"Der Schrei" im Schatten der Nazi-Zeit

New York/Oslo Der Termin für die Versteigerung der Pastell-Version von Edvard Munchs Gemälde "Der Schrei" war für 19 Uhr New Yorker Ortszeit angesetzt, lag also in der Nacht zum heutigen Tag. Wie "Die Welt" gestern berichtete, waren die Erben des einstigen, jüdischen Besitzers dieses Bildes nicht mit dem Verkauf einverstanden. "Wir meinen, es ist eine wichtige moralische Angelegenheit, die Fehler der Vergangenheit zu korrigieren", sagte Rafael Cardoso der Zeitung.

Der in Brasilien lebende Kunsthistoriker ist der Urenkel des Vorbesitzers Hugo Simon und gemeinsam mit seiner Mutter und einem Bruder einer der drei verbliebenen Nachfahren. Von Simon hatte Thomas Olsen, Vater des bisherigen Besitzers Petter Olsen, das Gemälde in Deutschland erworben – unter Umständen, die jetzt Kritik auf sich ziehen.

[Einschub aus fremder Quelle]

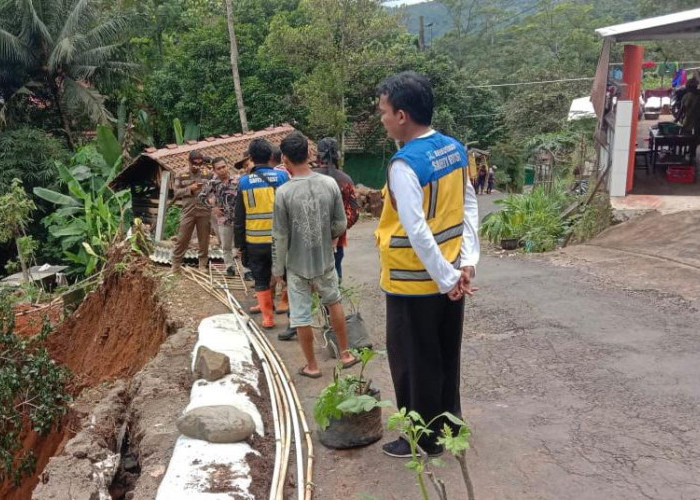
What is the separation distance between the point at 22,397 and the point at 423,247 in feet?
18.3

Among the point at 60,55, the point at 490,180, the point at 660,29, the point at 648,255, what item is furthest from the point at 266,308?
the point at 490,180

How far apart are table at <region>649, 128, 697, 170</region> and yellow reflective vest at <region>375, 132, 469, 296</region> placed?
9.23 meters

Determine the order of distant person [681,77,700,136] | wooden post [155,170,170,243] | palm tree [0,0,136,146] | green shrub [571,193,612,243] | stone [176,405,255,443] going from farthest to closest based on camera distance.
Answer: palm tree [0,0,136,146], distant person [681,77,700,136], wooden post [155,170,170,243], green shrub [571,193,612,243], stone [176,405,255,443]

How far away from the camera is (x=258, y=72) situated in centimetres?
2272

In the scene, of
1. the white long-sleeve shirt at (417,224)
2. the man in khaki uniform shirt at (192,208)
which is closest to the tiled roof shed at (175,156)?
the man in khaki uniform shirt at (192,208)

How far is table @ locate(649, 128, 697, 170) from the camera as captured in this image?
11070mm

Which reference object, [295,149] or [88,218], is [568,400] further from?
[88,218]

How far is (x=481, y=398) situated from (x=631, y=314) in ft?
6.93

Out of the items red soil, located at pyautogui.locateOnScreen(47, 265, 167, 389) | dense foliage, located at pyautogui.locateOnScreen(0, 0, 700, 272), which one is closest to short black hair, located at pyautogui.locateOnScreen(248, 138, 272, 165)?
red soil, located at pyautogui.locateOnScreen(47, 265, 167, 389)

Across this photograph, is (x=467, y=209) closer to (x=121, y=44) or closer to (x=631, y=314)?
(x=631, y=314)

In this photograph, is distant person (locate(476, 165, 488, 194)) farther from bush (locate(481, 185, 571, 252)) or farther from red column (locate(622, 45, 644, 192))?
red column (locate(622, 45, 644, 192))

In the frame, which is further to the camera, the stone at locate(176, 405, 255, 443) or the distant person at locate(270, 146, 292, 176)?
the distant person at locate(270, 146, 292, 176)

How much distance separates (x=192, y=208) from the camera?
26.2ft

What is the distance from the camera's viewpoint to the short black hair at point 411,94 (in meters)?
3.07
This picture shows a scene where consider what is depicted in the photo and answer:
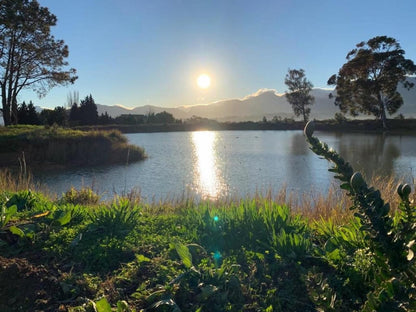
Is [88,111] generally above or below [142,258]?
above

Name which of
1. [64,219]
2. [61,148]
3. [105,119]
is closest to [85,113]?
[105,119]

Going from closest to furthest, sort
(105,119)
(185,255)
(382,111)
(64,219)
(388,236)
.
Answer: (388,236)
(185,255)
(64,219)
(382,111)
(105,119)

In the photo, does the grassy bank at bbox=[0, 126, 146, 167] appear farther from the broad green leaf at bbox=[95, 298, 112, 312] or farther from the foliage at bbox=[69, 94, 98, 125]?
the foliage at bbox=[69, 94, 98, 125]

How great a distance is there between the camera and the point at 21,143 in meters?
19.2

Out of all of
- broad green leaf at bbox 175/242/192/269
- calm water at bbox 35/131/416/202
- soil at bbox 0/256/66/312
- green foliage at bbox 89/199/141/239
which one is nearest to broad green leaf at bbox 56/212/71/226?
green foliage at bbox 89/199/141/239

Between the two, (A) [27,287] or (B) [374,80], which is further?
(B) [374,80]

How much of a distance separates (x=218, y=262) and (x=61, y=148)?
19389mm

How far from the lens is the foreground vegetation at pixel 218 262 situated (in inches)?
50.5

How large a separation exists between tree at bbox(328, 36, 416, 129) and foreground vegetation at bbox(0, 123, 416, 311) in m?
41.4

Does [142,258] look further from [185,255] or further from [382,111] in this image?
[382,111]

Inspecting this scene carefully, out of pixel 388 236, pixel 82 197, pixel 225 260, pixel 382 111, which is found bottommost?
pixel 82 197

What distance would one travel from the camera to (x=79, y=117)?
4722 centimetres

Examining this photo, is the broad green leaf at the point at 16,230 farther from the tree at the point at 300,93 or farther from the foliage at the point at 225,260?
the tree at the point at 300,93

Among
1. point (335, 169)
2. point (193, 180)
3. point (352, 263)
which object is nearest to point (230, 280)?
point (352, 263)
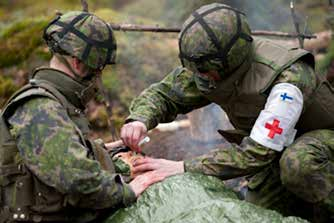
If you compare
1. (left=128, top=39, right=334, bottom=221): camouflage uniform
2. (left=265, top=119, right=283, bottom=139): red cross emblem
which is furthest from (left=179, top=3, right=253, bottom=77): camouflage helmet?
(left=265, top=119, right=283, bottom=139): red cross emblem

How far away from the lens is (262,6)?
11.8 metres

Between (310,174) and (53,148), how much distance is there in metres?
1.88

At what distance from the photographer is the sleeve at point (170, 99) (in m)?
4.89

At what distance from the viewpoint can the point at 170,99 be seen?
503 centimetres

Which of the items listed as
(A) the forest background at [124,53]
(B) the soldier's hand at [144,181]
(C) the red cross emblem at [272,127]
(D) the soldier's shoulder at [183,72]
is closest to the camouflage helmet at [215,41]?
(C) the red cross emblem at [272,127]

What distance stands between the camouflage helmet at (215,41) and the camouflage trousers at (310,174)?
2.57 feet

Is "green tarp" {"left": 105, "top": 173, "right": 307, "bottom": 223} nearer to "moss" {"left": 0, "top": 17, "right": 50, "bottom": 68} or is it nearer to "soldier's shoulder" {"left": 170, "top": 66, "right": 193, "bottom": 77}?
"soldier's shoulder" {"left": 170, "top": 66, "right": 193, "bottom": 77}

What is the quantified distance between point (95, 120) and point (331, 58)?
352cm

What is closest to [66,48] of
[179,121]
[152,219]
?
[152,219]

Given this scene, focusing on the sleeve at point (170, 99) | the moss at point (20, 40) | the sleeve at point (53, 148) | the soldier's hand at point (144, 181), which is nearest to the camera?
the sleeve at point (53, 148)

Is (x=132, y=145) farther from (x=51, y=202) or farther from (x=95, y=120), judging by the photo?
(x=95, y=120)

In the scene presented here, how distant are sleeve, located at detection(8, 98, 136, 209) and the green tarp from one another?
39 cm

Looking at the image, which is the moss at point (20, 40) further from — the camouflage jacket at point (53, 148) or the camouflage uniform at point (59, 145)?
the camouflage jacket at point (53, 148)

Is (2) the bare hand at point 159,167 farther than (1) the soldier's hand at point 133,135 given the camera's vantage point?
No
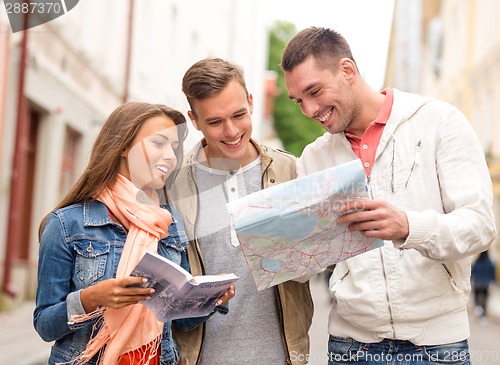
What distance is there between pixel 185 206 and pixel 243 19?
23.9 meters

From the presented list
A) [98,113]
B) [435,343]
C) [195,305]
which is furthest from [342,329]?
[98,113]

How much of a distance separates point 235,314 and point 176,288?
23.2 inches

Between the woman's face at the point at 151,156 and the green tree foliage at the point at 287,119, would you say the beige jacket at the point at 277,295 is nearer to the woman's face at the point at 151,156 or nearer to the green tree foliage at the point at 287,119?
the woman's face at the point at 151,156

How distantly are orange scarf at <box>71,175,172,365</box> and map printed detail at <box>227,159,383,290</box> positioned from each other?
38cm

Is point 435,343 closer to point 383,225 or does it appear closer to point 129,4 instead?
point 383,225

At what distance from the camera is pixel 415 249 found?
8.52 feet

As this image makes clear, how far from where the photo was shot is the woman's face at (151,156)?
2.70m

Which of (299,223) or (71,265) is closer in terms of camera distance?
(299,223)

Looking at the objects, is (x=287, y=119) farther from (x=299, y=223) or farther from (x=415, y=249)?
(x=299, y=223)

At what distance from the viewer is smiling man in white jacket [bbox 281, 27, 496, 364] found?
8.34 feet

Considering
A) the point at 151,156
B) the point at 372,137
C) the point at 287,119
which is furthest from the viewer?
the point at 287,119
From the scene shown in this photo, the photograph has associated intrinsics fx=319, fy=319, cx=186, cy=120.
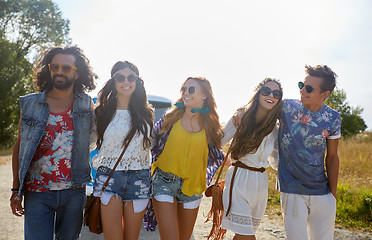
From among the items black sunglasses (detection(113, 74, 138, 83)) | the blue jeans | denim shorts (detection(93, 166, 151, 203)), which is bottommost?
the blue jeans

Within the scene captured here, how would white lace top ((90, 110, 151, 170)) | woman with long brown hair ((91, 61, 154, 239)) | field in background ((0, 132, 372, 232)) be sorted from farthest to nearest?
field in background ((0, 132, 372, 232)), white lace top ((90, 110, 151, 170)), woman with long brown hair ((91, 61, 154, 239))

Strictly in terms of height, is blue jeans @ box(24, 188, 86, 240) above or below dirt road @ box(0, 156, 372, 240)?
above

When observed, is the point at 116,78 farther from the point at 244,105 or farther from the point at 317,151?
the point at 317,151

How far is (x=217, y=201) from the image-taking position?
10.9ft

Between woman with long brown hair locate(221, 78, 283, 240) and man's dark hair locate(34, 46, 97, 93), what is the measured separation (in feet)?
5.61

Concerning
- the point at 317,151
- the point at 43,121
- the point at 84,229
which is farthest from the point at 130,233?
the point at 84,229

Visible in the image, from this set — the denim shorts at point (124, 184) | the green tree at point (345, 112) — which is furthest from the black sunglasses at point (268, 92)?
the green tree at point (345, 112)

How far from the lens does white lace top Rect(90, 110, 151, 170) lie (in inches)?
122

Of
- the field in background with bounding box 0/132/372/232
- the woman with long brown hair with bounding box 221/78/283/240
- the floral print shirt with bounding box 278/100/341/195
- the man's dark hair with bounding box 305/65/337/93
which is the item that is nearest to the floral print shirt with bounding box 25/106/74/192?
the woman with long brown hair with bounding box 221/78/283/240

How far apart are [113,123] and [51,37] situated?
2807 cm

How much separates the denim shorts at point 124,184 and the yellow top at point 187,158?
0.38 m

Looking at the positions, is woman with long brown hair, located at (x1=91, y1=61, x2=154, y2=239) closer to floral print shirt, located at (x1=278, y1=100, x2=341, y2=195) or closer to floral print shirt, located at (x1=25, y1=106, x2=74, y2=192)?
floral print shirt, located at (x1=25, y1=106, x2=74, y2=192)

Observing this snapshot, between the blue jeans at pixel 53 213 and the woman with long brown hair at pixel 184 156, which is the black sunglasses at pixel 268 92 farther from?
the blue jeans at pixel 53 213

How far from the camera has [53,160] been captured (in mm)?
2863
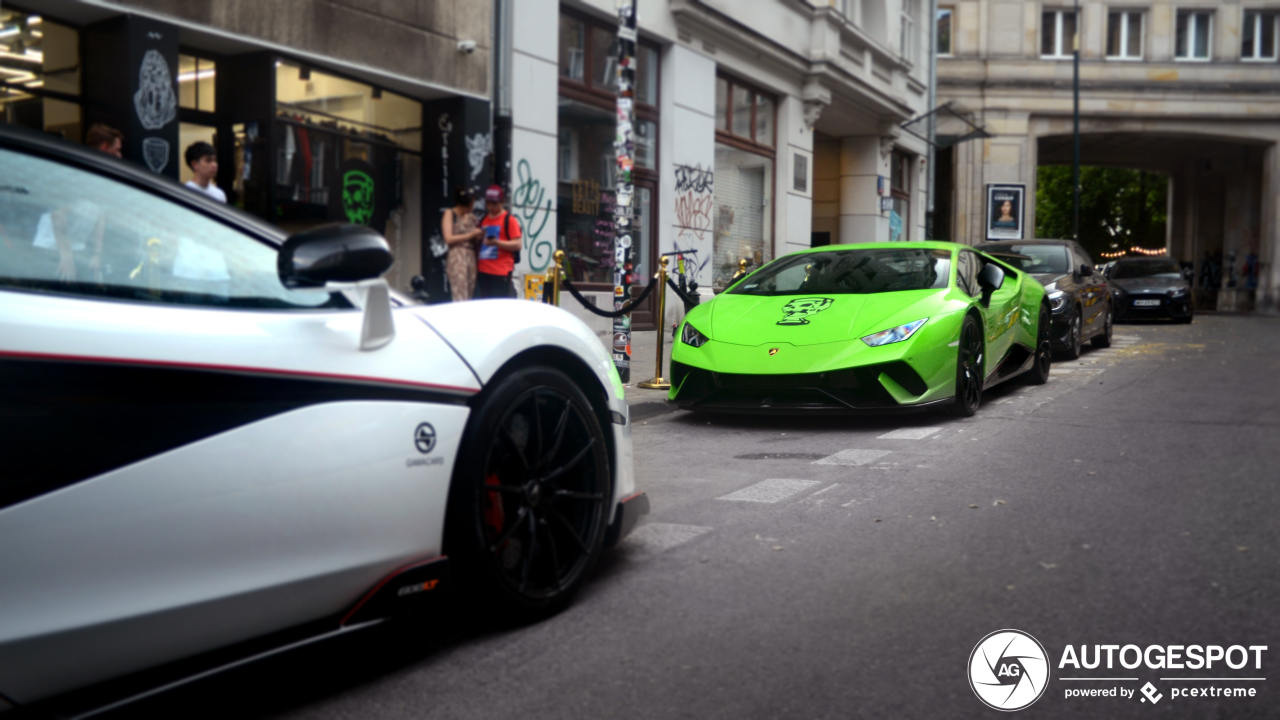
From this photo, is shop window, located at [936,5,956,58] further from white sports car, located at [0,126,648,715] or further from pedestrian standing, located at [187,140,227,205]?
white sports car, located at [0,126,648,715]

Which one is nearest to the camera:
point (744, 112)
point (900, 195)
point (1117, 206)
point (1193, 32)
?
point (744, 112)

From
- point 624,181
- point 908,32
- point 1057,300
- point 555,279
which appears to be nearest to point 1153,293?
→ point 908,32

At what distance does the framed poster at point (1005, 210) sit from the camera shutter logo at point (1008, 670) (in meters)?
33.0

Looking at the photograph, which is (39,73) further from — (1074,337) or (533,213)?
(1074,337)

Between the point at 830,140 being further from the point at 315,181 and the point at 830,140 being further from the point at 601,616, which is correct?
the point at 601,616

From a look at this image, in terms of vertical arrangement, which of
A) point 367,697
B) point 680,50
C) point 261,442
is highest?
point 680,50

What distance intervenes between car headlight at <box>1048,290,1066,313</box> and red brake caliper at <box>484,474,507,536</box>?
33.3 feet

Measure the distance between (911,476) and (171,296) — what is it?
3.93 metres

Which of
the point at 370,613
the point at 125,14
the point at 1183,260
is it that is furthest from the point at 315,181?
the point at 1183,260

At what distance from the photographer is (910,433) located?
272 inches

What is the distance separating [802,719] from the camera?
2.46 metres

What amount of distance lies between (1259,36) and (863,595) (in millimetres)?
42881

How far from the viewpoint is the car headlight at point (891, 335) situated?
6992 millimetres

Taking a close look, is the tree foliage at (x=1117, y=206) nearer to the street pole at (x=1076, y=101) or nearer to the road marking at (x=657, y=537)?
the street pole at (x=1076, y=101)
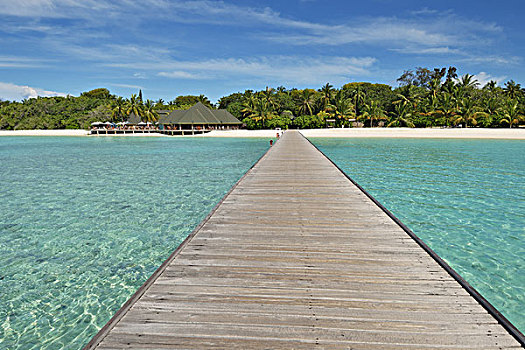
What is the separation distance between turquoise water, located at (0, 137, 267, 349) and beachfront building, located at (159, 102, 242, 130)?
138 ft

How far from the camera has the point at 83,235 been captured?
25.6ft

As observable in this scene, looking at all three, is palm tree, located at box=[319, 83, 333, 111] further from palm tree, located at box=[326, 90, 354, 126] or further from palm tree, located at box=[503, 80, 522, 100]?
palm tree, located at box=[503, 80, 522, 100]

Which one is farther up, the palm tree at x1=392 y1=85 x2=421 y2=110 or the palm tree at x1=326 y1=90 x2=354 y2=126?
the palm tree at x1=392 y1=85 x2=421 y2=110

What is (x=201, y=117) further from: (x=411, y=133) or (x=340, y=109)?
(x=411, y=133)

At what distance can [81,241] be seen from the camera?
7410 millimetres

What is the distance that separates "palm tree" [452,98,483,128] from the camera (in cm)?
4850

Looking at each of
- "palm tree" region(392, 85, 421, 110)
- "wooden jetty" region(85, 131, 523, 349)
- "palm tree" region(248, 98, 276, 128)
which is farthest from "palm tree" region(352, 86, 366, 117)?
"wooden jetty" region(85, 131, 523, 349)

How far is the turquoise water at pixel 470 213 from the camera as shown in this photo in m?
5.53

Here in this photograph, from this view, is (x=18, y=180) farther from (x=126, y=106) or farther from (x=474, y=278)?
(x=126, y=106)

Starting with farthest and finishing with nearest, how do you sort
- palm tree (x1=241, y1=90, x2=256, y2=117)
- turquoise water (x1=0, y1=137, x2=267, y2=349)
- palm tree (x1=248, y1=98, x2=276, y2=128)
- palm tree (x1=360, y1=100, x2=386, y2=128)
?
palm tree (x1=241, y1=90, x2=256, y2=117)
palm tree (x1=248, y1=98, x2=276, y2=128)
palm tree (x1=360, y1=100, x2=386, y2=128)
turquoise water (x1=0, y1=137, x2=267, y2=349)

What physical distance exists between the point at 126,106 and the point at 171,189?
6009cm

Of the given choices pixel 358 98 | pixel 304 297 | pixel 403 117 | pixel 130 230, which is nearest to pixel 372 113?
pixel 403 117

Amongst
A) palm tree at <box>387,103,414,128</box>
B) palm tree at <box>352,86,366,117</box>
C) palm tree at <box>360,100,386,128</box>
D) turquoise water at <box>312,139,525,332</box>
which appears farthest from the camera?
palm tree at <box>352,86,366,117</box>

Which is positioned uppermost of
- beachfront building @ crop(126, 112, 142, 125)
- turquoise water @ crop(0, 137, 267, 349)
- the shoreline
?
beachfront building @ crop(126, 112, 142, 125)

Denn der jüdische Bankier Simon floh 1933 vor den Nazis als politisch Verfolgter nach Paris. Den "Schrei" ließ er über die Schweiz und Schweden in die Sammlung Olsen verkaufen – unter wirtschaftlichem Zwang und damit vermutlich unter Wert.

Cardoso zufolge bot Petter Olsen Anfang dieses Jahres den Simon-Nachkommen 250 000 Dollar an für den Fall, dass sie sich mit der Versteigerung einverstanden erklären. Denen aber war diese Summe zu niedrig.

Ein Fall für die Gerichte ist die Versteigerung offenbar nicht, denn selbst Cardoso gesteht ein, dass es juristisch nichts zu beanstanden gebe: Olsen habe das Bild rechtmäßig erworben. Und das Auktionshaus Sotheby's verweist darauf, dass es die Liste der Vorbesitzer zuvor veröffentlicht habe.

Es geht also in dieser Auseinandersetzung vor allem um Moral – und spürbar auch um Geld.